Dataset entries:
○ ○ ○ ○

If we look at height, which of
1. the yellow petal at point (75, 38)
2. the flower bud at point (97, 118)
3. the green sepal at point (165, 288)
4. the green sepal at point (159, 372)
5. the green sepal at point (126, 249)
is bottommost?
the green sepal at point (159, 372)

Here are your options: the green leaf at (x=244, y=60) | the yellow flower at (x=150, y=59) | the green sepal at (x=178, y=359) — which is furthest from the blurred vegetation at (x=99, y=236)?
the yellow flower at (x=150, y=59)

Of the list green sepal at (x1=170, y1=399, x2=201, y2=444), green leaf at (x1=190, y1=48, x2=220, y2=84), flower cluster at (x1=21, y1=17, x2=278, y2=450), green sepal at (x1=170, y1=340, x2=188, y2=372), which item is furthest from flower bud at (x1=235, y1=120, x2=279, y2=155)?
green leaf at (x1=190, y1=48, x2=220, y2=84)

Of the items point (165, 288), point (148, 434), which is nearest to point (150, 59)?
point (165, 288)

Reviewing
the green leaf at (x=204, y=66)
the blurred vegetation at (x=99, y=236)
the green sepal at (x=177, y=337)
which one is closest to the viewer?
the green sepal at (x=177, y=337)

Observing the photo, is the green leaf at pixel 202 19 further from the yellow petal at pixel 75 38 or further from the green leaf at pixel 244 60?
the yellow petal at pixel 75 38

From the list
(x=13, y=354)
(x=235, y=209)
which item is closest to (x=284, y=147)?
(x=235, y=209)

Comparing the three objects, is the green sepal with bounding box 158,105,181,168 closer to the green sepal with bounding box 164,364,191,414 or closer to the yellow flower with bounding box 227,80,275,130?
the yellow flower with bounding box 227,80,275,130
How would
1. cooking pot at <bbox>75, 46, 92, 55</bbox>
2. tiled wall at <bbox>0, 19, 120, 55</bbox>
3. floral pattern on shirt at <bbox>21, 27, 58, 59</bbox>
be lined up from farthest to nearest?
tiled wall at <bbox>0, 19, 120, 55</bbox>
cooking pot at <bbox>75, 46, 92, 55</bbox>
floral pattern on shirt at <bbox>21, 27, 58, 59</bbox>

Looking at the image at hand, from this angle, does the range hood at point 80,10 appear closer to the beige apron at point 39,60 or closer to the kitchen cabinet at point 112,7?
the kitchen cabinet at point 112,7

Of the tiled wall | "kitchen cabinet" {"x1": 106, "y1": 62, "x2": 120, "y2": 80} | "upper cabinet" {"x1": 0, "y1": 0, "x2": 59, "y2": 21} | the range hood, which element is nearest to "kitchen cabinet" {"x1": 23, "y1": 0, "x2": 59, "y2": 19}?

○ ○ ○ ○

Given request:
Copy the records above again, switching every "blurred vegetation" to "hazy foliage" and leaving everything else unchanged.

Final answer:
If we look at height, which of
1. the yellow petal at point (75, 38)
2. the flower bud at point (97, 118)
3. the green sepal at point (165, 288)
4. the green sepal at point (159, 372)
5. the green sepal at point (126, 249)
is bottommost?
the green sepal at point (159, 372)

Here are your options: the green leaf at (x=244, y=60) | the yellow flower at (x=150, y=59) | the green sepal at (x=178, y=359) — which is furthest from the hazy foliage at (x=99, y=236)?
the yellow flower at (x=150, y=59)

Of the list green sepal at (x1=170, y1=399, x2=201, y2=444), green leaf at (x1=190, y1=48, x2=220, y2=84), flower cluster at (x1=21, y1=17, x2=278, y2=450), green sepal at (x1=170, y1=340, x2=188, y2=372), which item is furthest from flower bud at (x1=235, y1=120, x2=279, y2=155)?
green leaf at (x1=190, y1=48, x2=220, y2=84)

Of the items point (165, 288), point (148, 434), which is nearest to point (150, 59)?
point (165, 288)

Reviewing
the green leaf at (x=204, y=66)
the hazy foliage at (x=99, y=236)
the green sepal at (x=177, y=337)
which one is closest to the viewer?
the green sepal at (x=177, y=337)

Observing the photo, is the green leaf at pixel 202 19 further from the yellow petal at pixel 75 38 or further from the green leaf at pixel 244 60?
the yellow petal at pixel 75 38

From the list
(x=13, y=354)
(x=235, y=209)
which item is closest to (x=284, y=147)?
(x=235, y=209)

Comparing the three objects, is the green sepal with bounding box 158,105,181,168 closer to the green sepal with bounding box 164,364,191,414 or closer to the yellow flower with bounding box 227,80,275,130?
the yellow flower with bounding box 227,80,275,130
How would
1. cooking pot at <bbox>75, 46, 92, 55</bbox>
2. tiled wall at <bbox>0, 19, 120, 55</bbox>
3. floral pattern on shirt at <bbox>21, 27, 58, 59</bbox>
be lined up from farthest to nearest?
tiled wall at <bbox>0, 19, 120, 55</bbox>
cooking pot at <bbox>75, 46, 92, 55</bbox>
floral pattern on shirt at <bbox>21, 27, 58, 59</bbox>

Looking at the image at hand, from this angle, does the range hood at point 80,10 appear closer to the beige apron at point 39,60 or closer to the kitchen cabinet at point 112,7?
the kitchen cabinet at point 112,7

Of the tiled wall | "kitchen cabinet" {"x1": 106, "y1": 62, "x2": 120, "y2": 80} | "upper cabinet" {"x1": 0, "y1": 0, "x2": 59, "y2": 21} | the range hood, which element is nearest to "kitchen cabinet" {"x1": 23, "y1": 0, "x2": 59, "y2": 19}?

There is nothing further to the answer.